PASADENA, Calif. — COVID-19 vaccine booster shots work, and now there’s new data to back it up. New research from Kaiser Permanente finds three doses of the Pfizer–BioNTech COVID vaccine provides longer, more complete protection against the SARS-CoV-2 virus.

More specifically, individuals taking a third shot of the Pfizer vaccine had better protection against both infection and hospitalization one month afterward in comparison to others only receiving two doses.

“When we looked at the effectiveness of the 2 doses of Pfizer–BioNTech vaccine versus 3 doses, we see a benefit with 3 doses that exceeds that achieved with 2 doses alone,” says Sara Y. Tartof, PhD, an epidemiologist with the Kaiser Permanente Southern California Department of Research & Evaluation and a member of the faculty of the Kaiser Permanente Bernard J. Tyson School of Medicine, in a media release.

Researchers assessed the effectiveness of two Pfizer-BioNTech COVID-19 vaccine doses against infection, hospitalization, and death up to eight months after the second injection.
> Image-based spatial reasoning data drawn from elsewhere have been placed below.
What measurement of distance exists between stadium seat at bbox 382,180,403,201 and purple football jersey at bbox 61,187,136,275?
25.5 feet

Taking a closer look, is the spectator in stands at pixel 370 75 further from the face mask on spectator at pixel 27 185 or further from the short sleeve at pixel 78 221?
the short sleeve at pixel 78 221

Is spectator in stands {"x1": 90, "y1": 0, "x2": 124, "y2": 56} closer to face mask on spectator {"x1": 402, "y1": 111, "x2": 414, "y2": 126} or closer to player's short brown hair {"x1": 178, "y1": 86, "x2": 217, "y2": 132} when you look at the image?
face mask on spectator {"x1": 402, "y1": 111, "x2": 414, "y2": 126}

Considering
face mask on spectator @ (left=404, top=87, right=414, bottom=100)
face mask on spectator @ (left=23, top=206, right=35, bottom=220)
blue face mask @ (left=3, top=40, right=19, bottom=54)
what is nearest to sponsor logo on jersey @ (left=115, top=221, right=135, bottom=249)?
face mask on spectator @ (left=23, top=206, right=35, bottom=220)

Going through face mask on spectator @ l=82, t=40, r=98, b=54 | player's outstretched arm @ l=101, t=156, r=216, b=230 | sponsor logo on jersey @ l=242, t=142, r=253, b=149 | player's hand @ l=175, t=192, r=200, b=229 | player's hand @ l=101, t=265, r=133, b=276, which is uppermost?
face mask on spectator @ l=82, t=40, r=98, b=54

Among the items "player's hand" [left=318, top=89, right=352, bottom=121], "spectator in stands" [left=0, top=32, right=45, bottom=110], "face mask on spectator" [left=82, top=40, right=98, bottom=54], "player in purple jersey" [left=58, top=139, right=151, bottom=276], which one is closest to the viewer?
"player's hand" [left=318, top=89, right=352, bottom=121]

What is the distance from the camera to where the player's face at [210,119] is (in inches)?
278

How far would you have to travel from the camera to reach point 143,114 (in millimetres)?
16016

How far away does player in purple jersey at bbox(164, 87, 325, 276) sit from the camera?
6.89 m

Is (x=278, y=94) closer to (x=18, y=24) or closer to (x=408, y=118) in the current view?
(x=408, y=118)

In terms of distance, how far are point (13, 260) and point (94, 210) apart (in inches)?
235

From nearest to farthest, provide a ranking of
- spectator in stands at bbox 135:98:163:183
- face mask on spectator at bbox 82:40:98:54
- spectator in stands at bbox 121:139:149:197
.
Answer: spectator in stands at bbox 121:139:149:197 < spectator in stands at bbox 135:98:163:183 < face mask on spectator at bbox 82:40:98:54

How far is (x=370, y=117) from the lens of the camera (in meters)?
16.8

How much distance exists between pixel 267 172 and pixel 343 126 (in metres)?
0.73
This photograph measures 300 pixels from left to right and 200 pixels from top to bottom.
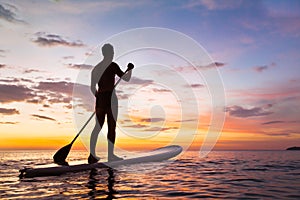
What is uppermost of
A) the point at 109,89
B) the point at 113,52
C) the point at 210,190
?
the point at 113,52

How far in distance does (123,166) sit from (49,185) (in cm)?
361

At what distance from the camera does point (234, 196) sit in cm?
496

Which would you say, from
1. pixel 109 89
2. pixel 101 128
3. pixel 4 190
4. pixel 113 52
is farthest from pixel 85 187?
pixel 113 52

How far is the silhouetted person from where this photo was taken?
32.6 feet

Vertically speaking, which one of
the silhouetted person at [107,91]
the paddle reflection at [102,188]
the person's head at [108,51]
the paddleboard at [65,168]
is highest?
the person's head at [108,51]

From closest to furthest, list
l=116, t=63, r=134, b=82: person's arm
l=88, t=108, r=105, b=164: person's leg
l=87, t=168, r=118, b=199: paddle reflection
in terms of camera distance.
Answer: l=87, t=168, r=118, b=199: paddle reflection → l=88, t=108, r=105, b=164: person's leg → l=116, t=63, r=134, b=82: person's arm

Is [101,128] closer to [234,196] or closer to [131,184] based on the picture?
[131,184]

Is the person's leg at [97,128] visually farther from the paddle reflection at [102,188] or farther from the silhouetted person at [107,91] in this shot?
the paddle reflection at [102,188]

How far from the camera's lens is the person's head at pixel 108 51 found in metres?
10.2

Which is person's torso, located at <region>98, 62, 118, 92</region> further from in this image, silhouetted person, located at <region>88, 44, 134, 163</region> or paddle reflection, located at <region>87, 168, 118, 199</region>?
paddle reflection, located at <region>87, 168, 118, 199</region>

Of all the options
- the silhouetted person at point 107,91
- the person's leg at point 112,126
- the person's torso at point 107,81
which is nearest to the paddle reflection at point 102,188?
the person's leg at point 112,126

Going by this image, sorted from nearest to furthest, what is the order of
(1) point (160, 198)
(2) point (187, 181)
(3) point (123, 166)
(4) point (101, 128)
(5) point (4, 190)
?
(1) point (160, 198) < (5) point (4, 190) < (2) point (187, 181) < (3) point (123, 166) < (4) point (101, 128)

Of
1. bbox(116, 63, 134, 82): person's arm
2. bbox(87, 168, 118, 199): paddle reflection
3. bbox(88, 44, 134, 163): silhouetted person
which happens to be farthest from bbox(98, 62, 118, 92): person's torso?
bbox(87, 168, 118, 199): paddle reflection

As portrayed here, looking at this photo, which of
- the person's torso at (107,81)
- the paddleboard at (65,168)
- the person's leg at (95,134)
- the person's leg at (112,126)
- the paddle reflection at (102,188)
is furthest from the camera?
the person's torso at (107,81)
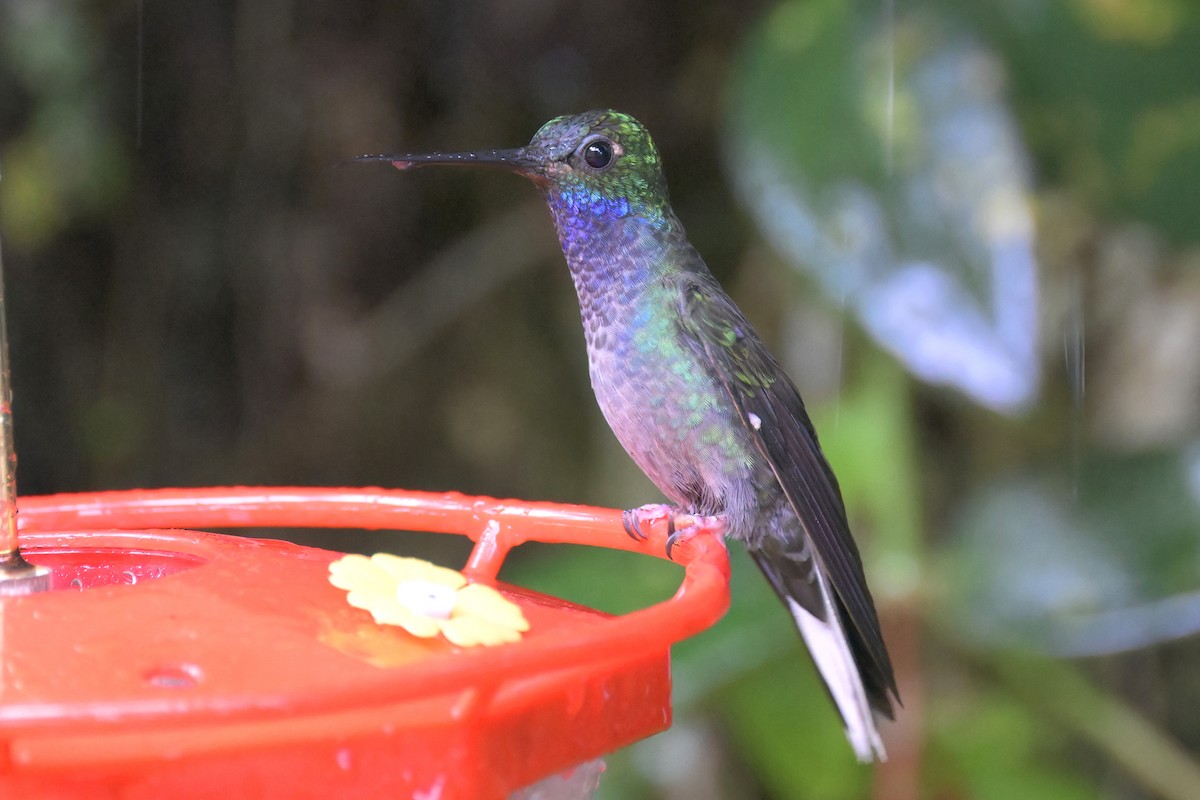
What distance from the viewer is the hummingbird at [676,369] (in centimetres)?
159

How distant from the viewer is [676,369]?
1648 millimetres

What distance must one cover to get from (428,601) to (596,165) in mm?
798

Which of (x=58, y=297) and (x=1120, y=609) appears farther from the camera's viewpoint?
(x=58, y=297)

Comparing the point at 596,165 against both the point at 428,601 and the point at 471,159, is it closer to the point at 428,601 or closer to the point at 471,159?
the point at 471,159

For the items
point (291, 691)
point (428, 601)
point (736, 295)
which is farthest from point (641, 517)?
point (736, 295)

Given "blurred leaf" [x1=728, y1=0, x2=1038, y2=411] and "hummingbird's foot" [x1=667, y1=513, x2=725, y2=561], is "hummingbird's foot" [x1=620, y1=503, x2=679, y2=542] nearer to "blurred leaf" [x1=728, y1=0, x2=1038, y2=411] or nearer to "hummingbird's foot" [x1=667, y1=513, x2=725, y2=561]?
"hummingbird's foot" [x1=667, y1=513, x2=725, y2=561]

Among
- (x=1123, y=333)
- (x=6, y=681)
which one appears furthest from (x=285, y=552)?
(x=1123, y=333)

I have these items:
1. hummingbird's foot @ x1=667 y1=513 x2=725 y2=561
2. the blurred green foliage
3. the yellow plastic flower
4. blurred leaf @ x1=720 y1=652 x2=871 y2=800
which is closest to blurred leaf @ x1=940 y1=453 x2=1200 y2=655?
the blurred green foliage

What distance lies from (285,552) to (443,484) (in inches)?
110

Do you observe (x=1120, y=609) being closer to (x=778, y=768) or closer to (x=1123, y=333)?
(x=778, y=768)

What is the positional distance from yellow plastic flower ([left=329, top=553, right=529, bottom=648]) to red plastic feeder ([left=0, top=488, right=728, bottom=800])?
0.5 inches

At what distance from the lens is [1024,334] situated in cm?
202

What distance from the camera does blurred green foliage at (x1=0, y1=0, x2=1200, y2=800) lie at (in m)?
2.14

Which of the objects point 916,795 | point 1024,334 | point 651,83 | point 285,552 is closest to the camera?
point 285,552
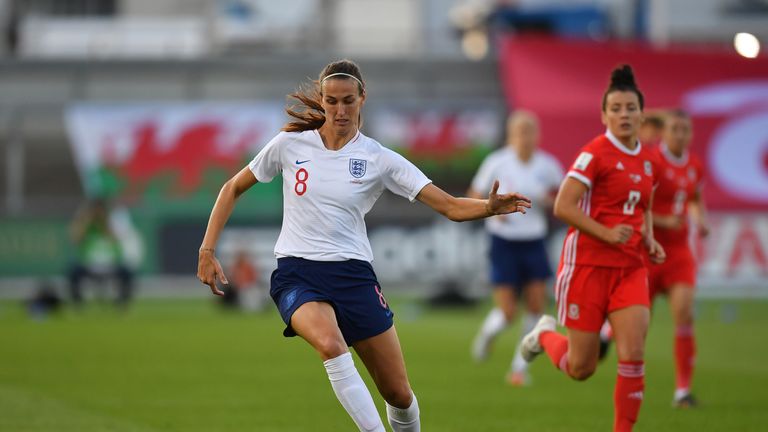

Additionally, they measured the effectiveness of two doses plus a third booster shot up to three months post vaccination.

Boosted patients have an 88% chance of avoiding COVID

To facilitate these analyses, study authors assessed electronic health records on 3.1 million patients at Kaiser Permanente living in Southern California between Dec. 14, 2020 and Dec. 5, 2021. During that period, a total of 197,535 patients (6.3% overall) tested positive for COVID-19. Among that group, eight percent (15,786) ended up needing hospitalization. It’s also worth noting that at the time of the study the dominant strain of COVID-19 was the Delta variant, not Omicron.

This research also reports that while two-dose vaccine effectiveness against coronavirus infections hovered around 85 percent within the first month after vaccination, that protection dropped to 49 percent by the eight-month mark. As for risk of hospitalization, two doses continued to provide strong protection (90%) throughout the eight-month time period — except among individuals over the age of 75 (77%) or those with a compromised immune system (74%).

Meanwhile, within three months of getting the Pfizer booster shot, “boosted” individuals consistently showed 88 percent protection against infection and 97 percent protection against hospitalization.

“What we see from this research is that the public health impact of a third dose to prevent severe disease is substantial,” Dr. Tartof concludes. “Importantly, all studies that have evaluated the vaccine effectiveness of a third dose — including ours — have shown a meaningful improvement in vaccine effectiveness against a broad range of SARS-CoV-2 outcomes.”

The study is published in The Lancet Regional Health – Americas.